* _Exercise goal_: The records below are to be restated word for word; their pictures are not.

* _Provided entries_:
• • • • • • •

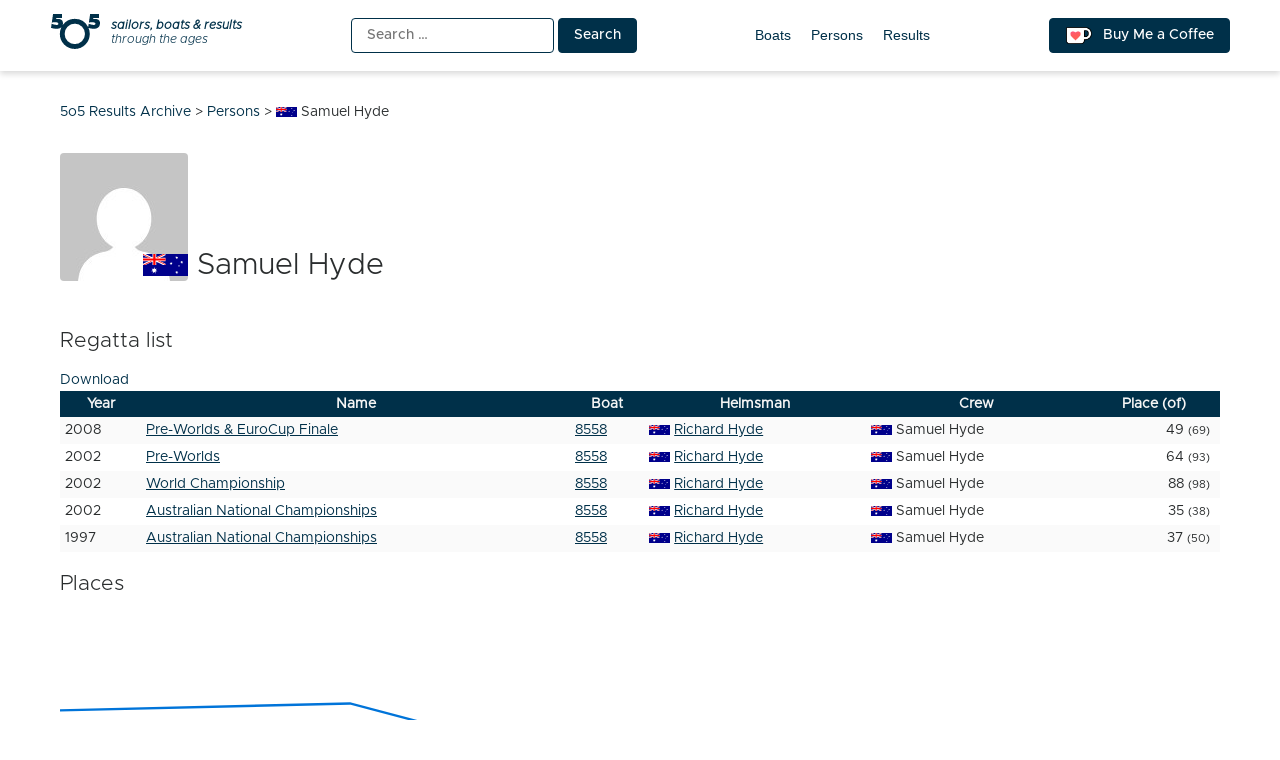

--- FILE ---
content_type: image/svg+xml
request_url: https://5o5.iworks.pl/wp-content/plugins/fleet/assets/images/flags/can.svg?v=2.6.0
body_size: 590
content:
<svg xmlns="http://www.w3.org/2000/svg" height="14" width="20">
  <rect fill="#fff" y="0" x="0" height="14" width="20" />
  <rect fill="#f00" y="0" x="0" height="14" width="5.5" />
  <rect fill="#f00" y="0" x="14.5" height="14" width="5.5" />
  <path fill="#f00" d="M 9.9998456,2.78125 9.3175832,4.0537558 C 9.240166,4.192056 9.1014578,4.1792284 8.9627494,4.1019834 L 8.4688096,3.8462118 8.8369506,5.800754 C 8.9143678,6.1578378 8.6659788,6.1578378 8.5433976,6.003441 L 7.6813766,5.0384212 7.541429,5.5284812 C 7.5252906,5.5928366 7.4543328,5.66043 7.3478794,5.6443334 L 6.257844,5.415151 6.5441488,6.456046 c 0.06129,0.2316108 0.109098,0.3275056 -0.061875,0.3885918 L 6.09375,7.0272428 7.9701754,8.55141 c 0.07427,0.05763 0.1117942,0.16134 0.085354,0.255242 L 7.8913022,9.345594 C 8.5373832,9.271124 9.1162818,9.159075 9.76269,9.09007 9.819755,9.08397 9.9152876,9.17815 9.9148958,9.244282 l -0.085605,1.974468 h 0.3141274 l -0.04945,-1.970234 c -3.94e-4,-0.06613 0.08627,-0.164538 0.143339,-0.158446 0.646408,0.069 1.225308,0.18105 1.871388,0.255524 L 11.944469,8.806652 c -0.02644,-0.0939 0.01108,-0.197611 0.08535,-0.255242 L 13.90625,7.0272428 13.517727,6.8446378 C 13.346753,6.7835516 13.394561,6.6876568 13.455851,6.456046 L 13.742157,5.415151 12.652121,5.6443334 C 12.545667,5.66043 12.474709,5.5928366 12.458571,5.5284812 l -0.139948,-0.49006 -0.86202,0.9650198 C 11.334021,6.1578378 11.085632,6.1578378 11.163049,5.800754 l 0.36814,-1.9545422 -0.493938,0.2557716 c -0.138712,0.077245 -0.277417,0.090073 -0.354834,-0.048228" />
</svg>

• • • • • • •

* _Answer to the problem_:
--- FILE ---
content_type: image/svg+xml
request_url: https://5o5.iworks.pl/wp-content/plugins/fleet/assets/images/flags/can.svg?v=2.6.0
body_size: 590
content:
<svg xmlns="http://www.w3.org/2000/svg" height="14" width="20">
  <rect fill="#fff" y="0" x="0" height="14" width="20" />
  <rect fill="#f00" y="0" x="0" height="14" width="5.5" />
  <rect fill="#f00" y="0" x="14.5" height="14" width="5.5" />
  <path fill="#f00" d="M 9.9998456,2.78125 9.3175832,4.0537558 C 9.240166,4.192056 9.1014578,4.1792284 8.9627494,4.1019834 L 8.4688096,3.8462118 8.8369506,5.800754 C 8.9143678,6.1578378 8.6659788,6.1578378 8.5433976,6.003441 L 7.6813766,5.0384212 7.541429,5.5284812 C 7.5252906,5.5928366 7.4543328,5.66043 7.3478794,5.6443334 L 6.257844,5.415151 6.5441488,6.456046 c 0.06129,0.2316108 0.109098,0.3275056 -0.061875,0.3885918 L 6.09375,7.0272428 7.9701754,8.55141 c 0.07427,0.05763 0.1117942,0.16134 0.085354,0.255242 L 7.8913022,9.345594 C 8.5373832,9.271124 9.1162818,9.159075 9.76269,9.09007 9.819755,9.08397 9.9152876,9.17815 9.9148958,9.244282 l -0.085605,1.974468 h 0.3141274 l -0.04945,-1.970234 c -3.94e-4,-0.06613 0.08627,-0.164538 0.143339,-0.158446 0.646408,0.069 1.225308,0.18105 1.871388,0.255524 L 11.944469,8.806652 c -0.02644,-0.0939 0.01108,-0.197611 0.08535,-0.255242 L 13.90625,7.0272428 13.517727,6.8446378 C 13.346753,6.7835516 13.394561,6.6876568 13.455851,6.456046 L 13.742157,5.415151 12.652121,5.6443334 C 12.545667,5.66043 12.474709,5.5928366 12.458571,5.5284812 l -0.139948,-0.49006 -0.86202,0.9650198 C 11.334021,6.1578378 11.085632,6.1578378 11.163049,5.800754 l 0.36814,-1.9545422 -0.493938,0.2557716 c -0.138712,0.077245 -0.277417,0.090073 -0.354834,-0.048228" />
</svg>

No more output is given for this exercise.